What this BBC series gets neatly across is a sleuth who is so fast in his reasoning that he edits his ideas – going back on them even as they are forming – while Watson is so ponderous, he never gets to the end of an idea. So, a bit of Professor Bell in both leads. Imagine what fun Conan Doyle had in creating these characters. Updating the action to today offers further inventiveness. All purists must now leave the room. The audience is invited onto the bandwagon to ride with persons they thought they once knew. There are only four series and three main writers, all of them with the wit to keep the show on the road.
Archvillain, devil incarnate, indestructible Moriarty is beautifully played by Ireland’s greatest charmer, Andrew Scott, who could kill you just by looking at you. No pantomime devil for Mr Scott. This Moriarty also operates on Professor Bell’s trinity of slow, sure, and ponderous. Entire kingdoms would evaporate at the Scott smile.
Inspector Lestrade of Scotland Yard will surprise you by his slow-wittedness, his only defining feature, most ably delivered by Rupert Graves. Remember his Scudder in the Merchant-Ivory Maurice where the shy stables-tender shocks himself and us as he gives way to uncontrolled wrath. Earthquakes beneath shy men seems to be the message here. (Ben Whishaw gave one of his best performances on the same reasoning, as Norman Scott in the BBC telling of the Jeremy Thorpe trial.)

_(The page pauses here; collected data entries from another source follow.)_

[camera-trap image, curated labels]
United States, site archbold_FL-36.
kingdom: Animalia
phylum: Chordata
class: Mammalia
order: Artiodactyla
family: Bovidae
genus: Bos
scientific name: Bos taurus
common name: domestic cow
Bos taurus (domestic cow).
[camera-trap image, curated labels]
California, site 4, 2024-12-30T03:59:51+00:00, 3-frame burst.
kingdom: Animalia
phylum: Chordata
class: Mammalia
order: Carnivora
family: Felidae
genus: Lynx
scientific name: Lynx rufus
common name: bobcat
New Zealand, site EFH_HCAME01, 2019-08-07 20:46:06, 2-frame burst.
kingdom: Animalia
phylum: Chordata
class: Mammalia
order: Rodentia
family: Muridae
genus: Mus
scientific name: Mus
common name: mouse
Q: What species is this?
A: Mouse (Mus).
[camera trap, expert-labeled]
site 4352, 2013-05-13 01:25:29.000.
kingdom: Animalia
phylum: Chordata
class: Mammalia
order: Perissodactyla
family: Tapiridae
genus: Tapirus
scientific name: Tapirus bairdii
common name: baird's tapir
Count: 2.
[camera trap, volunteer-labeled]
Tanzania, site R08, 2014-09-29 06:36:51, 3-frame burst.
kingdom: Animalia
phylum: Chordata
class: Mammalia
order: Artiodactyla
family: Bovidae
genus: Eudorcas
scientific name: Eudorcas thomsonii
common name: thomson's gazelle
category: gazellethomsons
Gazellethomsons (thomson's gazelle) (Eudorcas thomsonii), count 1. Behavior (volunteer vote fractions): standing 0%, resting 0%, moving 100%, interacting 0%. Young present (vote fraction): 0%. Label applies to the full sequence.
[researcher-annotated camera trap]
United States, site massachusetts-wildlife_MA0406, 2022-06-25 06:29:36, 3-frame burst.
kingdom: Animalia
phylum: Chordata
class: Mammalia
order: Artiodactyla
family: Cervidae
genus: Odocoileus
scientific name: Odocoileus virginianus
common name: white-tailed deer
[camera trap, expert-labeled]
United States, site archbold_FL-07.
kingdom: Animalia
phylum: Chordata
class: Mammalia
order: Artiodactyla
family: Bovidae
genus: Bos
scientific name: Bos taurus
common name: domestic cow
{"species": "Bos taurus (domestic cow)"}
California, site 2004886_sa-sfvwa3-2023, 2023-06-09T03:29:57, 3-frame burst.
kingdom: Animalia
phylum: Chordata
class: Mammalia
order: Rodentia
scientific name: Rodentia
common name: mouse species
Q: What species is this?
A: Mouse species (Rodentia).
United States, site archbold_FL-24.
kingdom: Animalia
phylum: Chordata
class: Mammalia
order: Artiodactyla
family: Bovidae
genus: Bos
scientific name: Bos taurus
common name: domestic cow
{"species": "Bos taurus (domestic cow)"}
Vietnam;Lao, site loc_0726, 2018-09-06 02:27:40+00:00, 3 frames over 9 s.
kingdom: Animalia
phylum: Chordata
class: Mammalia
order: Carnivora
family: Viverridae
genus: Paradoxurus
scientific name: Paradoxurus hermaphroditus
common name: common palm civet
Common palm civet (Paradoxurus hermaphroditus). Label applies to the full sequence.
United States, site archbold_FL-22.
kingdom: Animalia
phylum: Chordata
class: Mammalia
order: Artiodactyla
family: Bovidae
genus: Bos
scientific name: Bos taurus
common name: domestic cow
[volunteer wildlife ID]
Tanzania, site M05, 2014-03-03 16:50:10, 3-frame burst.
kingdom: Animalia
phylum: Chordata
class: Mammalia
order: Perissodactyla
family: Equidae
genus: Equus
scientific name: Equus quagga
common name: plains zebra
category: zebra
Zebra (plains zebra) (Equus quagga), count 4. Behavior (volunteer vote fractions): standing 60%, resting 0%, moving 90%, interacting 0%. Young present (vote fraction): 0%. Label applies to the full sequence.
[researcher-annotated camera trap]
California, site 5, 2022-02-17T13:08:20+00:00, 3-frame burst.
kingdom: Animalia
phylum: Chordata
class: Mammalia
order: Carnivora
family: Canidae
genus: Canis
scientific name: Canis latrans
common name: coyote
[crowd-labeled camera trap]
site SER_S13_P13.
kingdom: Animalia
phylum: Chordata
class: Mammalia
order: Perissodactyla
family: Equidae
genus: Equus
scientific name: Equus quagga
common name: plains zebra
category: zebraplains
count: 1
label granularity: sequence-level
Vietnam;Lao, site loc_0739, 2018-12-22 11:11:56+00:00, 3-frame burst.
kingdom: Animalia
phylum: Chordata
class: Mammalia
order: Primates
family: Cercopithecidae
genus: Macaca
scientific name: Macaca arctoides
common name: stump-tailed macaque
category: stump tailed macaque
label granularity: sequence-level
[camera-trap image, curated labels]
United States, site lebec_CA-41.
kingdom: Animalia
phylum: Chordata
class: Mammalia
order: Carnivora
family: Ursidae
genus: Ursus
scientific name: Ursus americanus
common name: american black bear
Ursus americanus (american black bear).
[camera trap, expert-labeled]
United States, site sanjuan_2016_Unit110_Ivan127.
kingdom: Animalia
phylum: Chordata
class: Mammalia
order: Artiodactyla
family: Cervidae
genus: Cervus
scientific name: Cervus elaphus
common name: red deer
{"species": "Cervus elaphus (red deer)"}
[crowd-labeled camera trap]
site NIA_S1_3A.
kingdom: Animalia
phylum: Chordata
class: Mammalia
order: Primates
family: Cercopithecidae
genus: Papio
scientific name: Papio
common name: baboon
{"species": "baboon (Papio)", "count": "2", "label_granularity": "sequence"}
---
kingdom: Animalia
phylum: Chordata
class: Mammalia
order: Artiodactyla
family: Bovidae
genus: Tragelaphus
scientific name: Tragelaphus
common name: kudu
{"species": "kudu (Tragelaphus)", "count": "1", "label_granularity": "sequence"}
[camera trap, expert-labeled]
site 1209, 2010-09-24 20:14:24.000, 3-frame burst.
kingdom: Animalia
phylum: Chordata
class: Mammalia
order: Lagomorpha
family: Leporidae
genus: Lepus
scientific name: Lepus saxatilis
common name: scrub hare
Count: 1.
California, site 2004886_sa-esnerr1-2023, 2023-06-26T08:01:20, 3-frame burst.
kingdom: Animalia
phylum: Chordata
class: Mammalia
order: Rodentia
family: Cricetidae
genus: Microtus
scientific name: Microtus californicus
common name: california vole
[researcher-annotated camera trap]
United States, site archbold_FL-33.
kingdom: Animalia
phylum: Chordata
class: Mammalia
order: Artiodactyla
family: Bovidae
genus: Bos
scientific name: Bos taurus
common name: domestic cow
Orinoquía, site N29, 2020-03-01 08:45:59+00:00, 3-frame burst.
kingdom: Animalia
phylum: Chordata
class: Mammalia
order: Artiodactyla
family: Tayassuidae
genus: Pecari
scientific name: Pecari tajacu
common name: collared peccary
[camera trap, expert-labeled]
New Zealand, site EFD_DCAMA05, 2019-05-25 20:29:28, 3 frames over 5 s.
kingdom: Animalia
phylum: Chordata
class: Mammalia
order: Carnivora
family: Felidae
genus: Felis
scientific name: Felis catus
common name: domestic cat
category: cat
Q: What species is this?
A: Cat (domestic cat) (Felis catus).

Russell Tovey makes an impressive appearance in the Baskerville episode as a psychiatric man disturbed by his inner demons, yet strangely unable to connect with himself. Remember the History Boy who got into Cambridge because I told them that Stalin was a sweetie, and they said I was clearly a person who thought for himself. (I don’t know who enjoyed this line the most: Alan Bennett writing it or Russell Tovey speaking it.)
Una Stubbs is Sherlock’s landlady, dogsbody, and cook, whose dedication to service would be more comfortable in a Victorian context. I don’t recall who it was who said, as cooks go she was not bad and as cooks go, she went.
Writers, directors, actors, and producers all subscribe to the truism of drama: less is more.
The good news so welcome in lockdown is that you can enjoy all four series of Sherlock with each episode of approximately ninety minutes on BBC iPlayer made available for the next six months. Arthur Conan Doyle could be invoking his dedication to spiritualism to smile down on the universal enthusiasm for his sleuth.
Footnote: Sherlock Holmes aficionados should relish the final episode of the second series when Douglas Wilmer – whom many regard as perhaps TV’s finest Sherlock Holmes – makes a great cameo appearance.